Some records
▶

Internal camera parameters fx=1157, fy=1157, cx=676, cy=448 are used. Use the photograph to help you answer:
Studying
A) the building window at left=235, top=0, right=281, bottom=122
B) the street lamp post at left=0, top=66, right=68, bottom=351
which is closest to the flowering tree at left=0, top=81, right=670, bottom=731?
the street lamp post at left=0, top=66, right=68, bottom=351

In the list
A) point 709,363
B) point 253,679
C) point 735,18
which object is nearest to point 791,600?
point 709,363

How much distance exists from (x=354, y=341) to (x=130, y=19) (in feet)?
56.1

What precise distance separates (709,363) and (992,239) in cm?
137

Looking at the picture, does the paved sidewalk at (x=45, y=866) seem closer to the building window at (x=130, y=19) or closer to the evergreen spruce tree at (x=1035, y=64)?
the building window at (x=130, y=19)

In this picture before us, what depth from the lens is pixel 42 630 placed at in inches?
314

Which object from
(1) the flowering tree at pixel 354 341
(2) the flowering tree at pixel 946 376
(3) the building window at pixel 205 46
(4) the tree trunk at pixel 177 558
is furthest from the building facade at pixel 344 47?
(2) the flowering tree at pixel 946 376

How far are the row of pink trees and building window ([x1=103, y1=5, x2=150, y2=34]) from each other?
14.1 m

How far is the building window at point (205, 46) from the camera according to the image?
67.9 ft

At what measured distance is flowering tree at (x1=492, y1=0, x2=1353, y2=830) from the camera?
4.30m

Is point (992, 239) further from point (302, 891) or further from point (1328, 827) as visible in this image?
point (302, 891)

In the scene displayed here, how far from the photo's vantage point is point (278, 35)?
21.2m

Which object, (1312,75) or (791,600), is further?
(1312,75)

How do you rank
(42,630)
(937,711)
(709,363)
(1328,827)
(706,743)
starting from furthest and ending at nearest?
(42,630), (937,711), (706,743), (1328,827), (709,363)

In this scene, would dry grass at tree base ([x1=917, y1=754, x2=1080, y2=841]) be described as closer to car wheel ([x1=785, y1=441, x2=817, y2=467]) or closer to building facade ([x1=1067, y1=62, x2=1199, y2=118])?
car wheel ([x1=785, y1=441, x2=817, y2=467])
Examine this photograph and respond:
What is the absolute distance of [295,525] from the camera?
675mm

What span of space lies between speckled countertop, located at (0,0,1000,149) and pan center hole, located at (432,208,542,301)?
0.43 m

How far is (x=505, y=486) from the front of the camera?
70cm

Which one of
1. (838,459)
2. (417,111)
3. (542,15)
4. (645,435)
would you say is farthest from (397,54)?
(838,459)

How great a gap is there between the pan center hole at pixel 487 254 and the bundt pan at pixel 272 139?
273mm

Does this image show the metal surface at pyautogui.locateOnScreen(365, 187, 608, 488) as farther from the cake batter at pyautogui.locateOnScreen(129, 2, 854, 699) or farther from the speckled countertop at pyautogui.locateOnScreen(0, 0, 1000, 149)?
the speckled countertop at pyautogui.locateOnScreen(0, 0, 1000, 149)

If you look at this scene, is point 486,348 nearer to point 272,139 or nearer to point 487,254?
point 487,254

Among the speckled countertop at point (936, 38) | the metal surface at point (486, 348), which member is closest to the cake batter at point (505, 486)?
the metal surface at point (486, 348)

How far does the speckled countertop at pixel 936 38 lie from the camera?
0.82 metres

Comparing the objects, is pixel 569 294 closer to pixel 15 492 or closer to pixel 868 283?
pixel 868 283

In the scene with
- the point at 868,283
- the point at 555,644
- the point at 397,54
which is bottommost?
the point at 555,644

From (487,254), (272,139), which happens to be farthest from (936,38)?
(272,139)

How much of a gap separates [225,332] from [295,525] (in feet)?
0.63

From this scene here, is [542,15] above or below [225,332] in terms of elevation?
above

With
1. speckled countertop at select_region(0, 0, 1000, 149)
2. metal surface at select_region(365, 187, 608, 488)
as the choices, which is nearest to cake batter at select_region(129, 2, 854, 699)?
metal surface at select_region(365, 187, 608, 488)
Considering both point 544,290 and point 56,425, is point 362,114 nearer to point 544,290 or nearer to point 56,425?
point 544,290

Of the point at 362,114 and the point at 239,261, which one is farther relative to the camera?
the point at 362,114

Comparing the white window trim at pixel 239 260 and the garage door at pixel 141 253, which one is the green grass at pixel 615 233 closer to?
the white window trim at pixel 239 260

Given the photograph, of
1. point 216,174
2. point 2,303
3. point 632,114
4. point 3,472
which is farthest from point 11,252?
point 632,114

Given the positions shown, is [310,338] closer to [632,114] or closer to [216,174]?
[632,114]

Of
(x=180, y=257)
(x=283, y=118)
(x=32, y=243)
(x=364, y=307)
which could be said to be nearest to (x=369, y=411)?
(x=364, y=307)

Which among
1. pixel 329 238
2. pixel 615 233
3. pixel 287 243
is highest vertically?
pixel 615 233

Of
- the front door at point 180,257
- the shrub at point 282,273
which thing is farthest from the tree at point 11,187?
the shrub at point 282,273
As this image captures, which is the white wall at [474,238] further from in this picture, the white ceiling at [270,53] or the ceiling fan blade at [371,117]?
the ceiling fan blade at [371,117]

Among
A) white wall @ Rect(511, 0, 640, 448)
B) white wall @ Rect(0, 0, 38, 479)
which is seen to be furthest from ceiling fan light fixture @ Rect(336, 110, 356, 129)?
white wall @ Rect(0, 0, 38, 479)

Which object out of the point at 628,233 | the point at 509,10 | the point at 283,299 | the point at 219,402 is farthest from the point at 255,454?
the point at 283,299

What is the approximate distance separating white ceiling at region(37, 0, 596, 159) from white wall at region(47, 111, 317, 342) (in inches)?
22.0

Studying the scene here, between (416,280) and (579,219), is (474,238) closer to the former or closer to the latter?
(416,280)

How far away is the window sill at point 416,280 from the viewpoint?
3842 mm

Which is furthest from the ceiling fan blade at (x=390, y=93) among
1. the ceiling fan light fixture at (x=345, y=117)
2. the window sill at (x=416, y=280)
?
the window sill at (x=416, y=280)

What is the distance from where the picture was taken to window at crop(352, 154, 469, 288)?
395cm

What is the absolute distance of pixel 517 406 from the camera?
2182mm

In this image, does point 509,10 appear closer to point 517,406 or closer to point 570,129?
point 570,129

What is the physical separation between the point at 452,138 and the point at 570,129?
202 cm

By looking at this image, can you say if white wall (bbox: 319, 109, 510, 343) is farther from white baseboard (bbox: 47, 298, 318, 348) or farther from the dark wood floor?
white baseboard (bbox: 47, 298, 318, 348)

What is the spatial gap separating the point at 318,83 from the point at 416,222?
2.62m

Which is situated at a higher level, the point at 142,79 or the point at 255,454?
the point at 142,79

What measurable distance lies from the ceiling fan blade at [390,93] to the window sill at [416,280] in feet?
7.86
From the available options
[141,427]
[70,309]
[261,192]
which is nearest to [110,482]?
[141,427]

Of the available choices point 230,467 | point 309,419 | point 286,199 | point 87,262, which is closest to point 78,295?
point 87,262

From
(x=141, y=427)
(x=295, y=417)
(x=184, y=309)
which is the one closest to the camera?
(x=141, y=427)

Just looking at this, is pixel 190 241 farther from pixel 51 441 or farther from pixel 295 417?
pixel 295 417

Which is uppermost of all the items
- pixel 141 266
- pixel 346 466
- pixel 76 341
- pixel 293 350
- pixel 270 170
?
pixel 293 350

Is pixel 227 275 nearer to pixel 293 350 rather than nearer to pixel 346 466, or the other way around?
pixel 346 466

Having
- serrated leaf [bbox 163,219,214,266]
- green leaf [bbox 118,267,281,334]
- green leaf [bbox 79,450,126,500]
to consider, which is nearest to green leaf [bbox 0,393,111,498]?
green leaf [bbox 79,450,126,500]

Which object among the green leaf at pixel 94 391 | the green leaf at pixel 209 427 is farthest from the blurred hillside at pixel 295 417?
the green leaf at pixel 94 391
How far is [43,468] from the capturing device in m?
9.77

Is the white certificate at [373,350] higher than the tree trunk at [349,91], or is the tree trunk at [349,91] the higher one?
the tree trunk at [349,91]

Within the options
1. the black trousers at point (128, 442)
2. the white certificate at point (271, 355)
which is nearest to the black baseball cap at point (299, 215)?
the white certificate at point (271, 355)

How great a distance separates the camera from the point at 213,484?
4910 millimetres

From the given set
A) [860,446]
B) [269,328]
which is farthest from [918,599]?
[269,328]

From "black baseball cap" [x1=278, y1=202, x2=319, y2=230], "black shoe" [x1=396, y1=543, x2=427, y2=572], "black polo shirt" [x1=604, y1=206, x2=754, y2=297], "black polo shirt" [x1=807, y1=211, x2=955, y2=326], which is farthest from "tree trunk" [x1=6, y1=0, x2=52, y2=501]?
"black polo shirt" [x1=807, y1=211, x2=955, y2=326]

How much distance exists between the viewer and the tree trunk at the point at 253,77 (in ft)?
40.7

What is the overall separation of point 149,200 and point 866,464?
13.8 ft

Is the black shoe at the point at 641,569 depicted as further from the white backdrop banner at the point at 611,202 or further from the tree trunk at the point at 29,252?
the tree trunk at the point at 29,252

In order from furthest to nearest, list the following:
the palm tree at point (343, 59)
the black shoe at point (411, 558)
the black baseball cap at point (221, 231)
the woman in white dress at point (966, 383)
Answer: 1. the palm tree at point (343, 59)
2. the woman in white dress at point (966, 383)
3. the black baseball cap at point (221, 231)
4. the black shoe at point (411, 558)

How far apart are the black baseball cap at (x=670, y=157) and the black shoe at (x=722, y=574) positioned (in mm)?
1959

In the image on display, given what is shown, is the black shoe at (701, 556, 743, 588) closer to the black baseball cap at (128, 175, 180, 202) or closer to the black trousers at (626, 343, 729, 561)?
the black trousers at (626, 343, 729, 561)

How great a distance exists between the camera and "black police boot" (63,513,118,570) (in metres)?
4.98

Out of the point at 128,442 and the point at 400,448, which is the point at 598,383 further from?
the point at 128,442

◀

WHAT NEEDS TO BE DONE: What are the lines from the one with "How far apart" through the last line of the records above? Quote them exactly and add nothing.

TASK ANSWER:
How far apart are the black baseball cap at (x=670, y=157) and the black shoe at (x=722, y=574) positioned (in mm)?
1959

In the image on display, given what is shown, is the black shoe at (701, 556, 743, 588) closer to the black baseball cap at (128, 175, 180, 202) or closer to the black trousers at (626, 343, 729, 561)?
the black trousers at (626, 343, 729, 561)

How great a distance exists between the camera and "black police boot" (63,513,118,570) (in metres)?
4.98

Out of the point at 128,442 and the point at 400,448, which is the point at 598,383 further from?
the point at 128,442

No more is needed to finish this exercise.